Provided data:
|---|
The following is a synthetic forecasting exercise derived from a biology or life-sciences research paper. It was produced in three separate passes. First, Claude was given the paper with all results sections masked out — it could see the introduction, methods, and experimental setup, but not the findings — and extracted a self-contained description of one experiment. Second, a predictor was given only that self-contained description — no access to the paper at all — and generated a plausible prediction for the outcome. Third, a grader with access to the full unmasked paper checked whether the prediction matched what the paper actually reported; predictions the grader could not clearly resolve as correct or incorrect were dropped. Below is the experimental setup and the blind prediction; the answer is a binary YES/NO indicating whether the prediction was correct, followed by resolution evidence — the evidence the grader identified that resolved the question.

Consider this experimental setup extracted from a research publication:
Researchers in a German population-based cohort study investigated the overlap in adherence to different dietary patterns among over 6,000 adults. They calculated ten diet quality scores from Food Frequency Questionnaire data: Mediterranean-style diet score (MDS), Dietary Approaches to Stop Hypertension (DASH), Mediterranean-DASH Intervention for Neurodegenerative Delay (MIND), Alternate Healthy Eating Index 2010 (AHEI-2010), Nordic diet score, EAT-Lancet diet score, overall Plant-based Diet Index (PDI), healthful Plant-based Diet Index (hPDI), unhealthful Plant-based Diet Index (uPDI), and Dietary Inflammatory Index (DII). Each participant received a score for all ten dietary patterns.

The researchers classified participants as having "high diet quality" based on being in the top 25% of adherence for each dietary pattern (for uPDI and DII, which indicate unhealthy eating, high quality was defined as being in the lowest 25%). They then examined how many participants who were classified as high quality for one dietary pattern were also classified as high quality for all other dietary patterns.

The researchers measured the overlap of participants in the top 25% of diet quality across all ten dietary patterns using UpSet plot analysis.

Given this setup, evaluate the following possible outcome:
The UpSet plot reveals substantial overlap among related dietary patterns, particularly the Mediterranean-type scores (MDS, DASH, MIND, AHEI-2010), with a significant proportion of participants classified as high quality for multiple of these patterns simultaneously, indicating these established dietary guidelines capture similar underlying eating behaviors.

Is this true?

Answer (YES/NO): NO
|---|
To do: The lines above, starting at the one with "The researchers measured" and ending at the one with "Given this setup, evaluate", are the only ones to return, exactly as written.

Result of the task:
The researchers measured the overlap of participants in the top 25% of diet quality across all ten dietary patterns using UpSet plot analysis.

Given this setup, evaluate the following possible outcome:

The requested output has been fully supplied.